◆ TO DO:
Exclude the pictures and retype the entries as written.

◆ INPUT RECORDS:
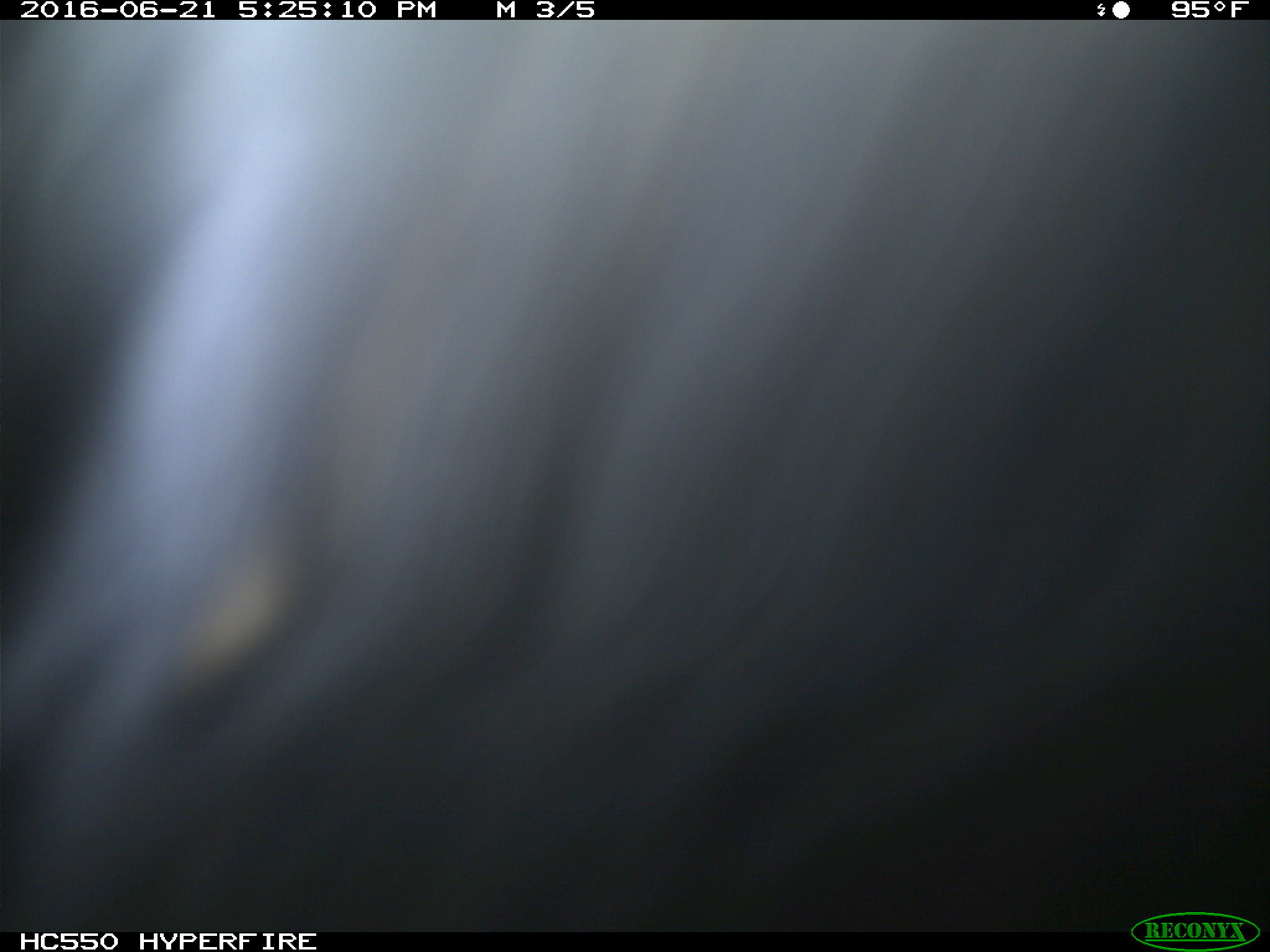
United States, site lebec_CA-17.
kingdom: Animalia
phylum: Chordata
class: Mammalia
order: Artiodactyla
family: Bovidae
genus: Bos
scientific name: Bos taurus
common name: domestic cow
Bos taurus (domestic cow).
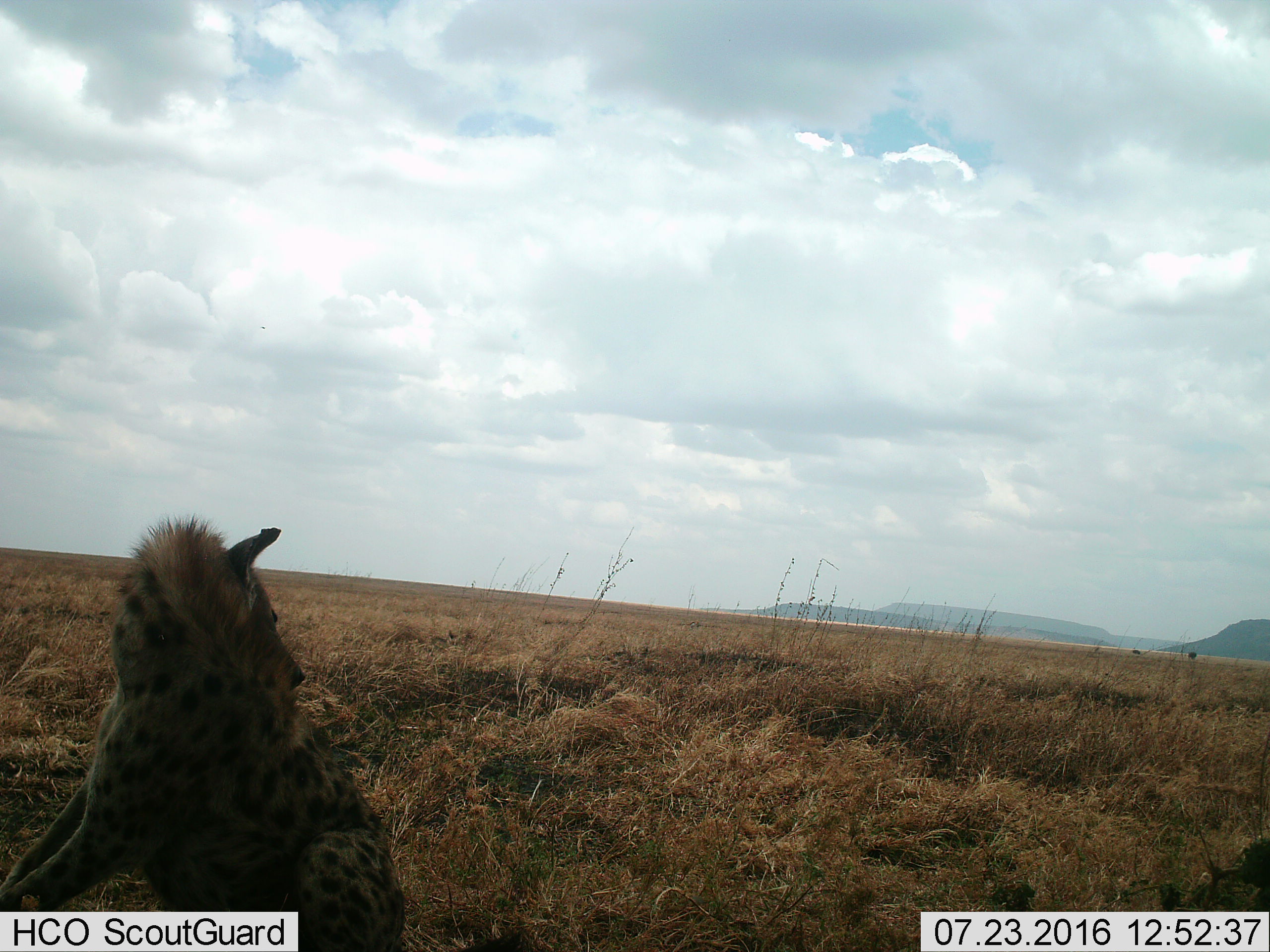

◆ ANSWER SPACE:
United States, site lebec_CA-17.
kingdom: Animalia
phylum: Chordata
class: Mammalia
order: Artiodactyla
family: Bovidae
genus: Bos
scientific name: Bos taurus
common name: domestic cow
Bos taurus (domestic cow).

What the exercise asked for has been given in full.